Amelia sat, too. “What are they saying?”
“Who?”
“At school.”
Cameron shrugged. “What you’d expect. Jealous, snotty stuff. That you must be a slut—sorry, Ms. Wilkes—and that Anthony’s your pimp. Intelligent stuff like that.” Cameron pushed her wild hair behind her shoulders and said, “I told them all to screw off—”
“All of this must be difficult for you, too,” Liz McGuiness interrupted, reaching for Amelia’s mother’s hand. “Are you doing all right? Can I help?”
“I … No, we’re fine. That is, thank you. You’re kind to offer.” She could hardly sound stiffer.
“I’m sure you’ve found a great lawyer. What’s the plan for—”
“We can’t talk about it. I’m sorry, I don’t mean to be rude. But my husband says the lawyer was quite clear that we shouldn’t discuss it with anyone.”
They were all quiet then, while they took thick slices of the warm bread and slathered them with the honey butter Liz McGuiness had made from scratch. When Amelia’s mother remarked on the butter, Liz said, “There’s a lot less to making it than you’d think. I buy the cream from a dairy out in Orange County, whip it into butter in about five minutes, add the honey, some cinnamon, some vanilla, and voilà!”
“Voilà!” Cameron echoed, pronouncing it with a
v
instead of a
w
the way her mother had just done. “Ms.
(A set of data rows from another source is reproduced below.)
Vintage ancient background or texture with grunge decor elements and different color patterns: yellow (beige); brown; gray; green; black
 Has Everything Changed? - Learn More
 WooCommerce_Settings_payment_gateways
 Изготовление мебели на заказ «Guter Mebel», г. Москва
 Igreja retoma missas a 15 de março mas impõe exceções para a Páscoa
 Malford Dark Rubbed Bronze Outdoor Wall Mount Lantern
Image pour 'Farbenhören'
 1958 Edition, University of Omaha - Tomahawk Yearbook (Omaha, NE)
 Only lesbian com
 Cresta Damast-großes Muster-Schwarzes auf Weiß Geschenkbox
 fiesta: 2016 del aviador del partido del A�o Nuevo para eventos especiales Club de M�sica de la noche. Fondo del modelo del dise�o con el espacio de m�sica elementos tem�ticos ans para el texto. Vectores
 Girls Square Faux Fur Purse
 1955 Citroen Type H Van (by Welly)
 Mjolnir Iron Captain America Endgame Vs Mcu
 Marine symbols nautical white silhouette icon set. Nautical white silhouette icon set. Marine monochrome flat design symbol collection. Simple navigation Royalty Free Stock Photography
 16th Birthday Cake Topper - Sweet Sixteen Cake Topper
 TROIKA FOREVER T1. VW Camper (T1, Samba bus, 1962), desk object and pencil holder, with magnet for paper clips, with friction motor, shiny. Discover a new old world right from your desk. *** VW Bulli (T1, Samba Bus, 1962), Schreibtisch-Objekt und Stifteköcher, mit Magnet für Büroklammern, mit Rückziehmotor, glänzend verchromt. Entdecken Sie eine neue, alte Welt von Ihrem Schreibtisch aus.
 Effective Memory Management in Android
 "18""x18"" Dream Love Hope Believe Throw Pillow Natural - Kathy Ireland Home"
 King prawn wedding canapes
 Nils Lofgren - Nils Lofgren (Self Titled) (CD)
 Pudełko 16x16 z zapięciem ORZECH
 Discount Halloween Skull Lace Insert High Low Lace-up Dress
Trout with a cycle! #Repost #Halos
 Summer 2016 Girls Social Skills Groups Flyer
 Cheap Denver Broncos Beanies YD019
Winter would be so impressed with your pronunciation, Mom.”
“What are you all doing for Thanksgiving next week?” Amelia’s mother asked, a clear subject change that couldn’t have been lost on any of them.
Liz McGuiness said, “We’ll be in town, doing our usual ‘widows and orphans’ dinner.”
“We invited the Winters; maybe you guys could come, too,” Cameron said, looking directly at Amelia’s mother, “and, you know, think about burying the hatchet.”
Amelia watched her mother’s mouth tighten with the effort of determining how she ought to respond, and then Liz McGuiness rescued her, saying, “I’m sure you have plans already?”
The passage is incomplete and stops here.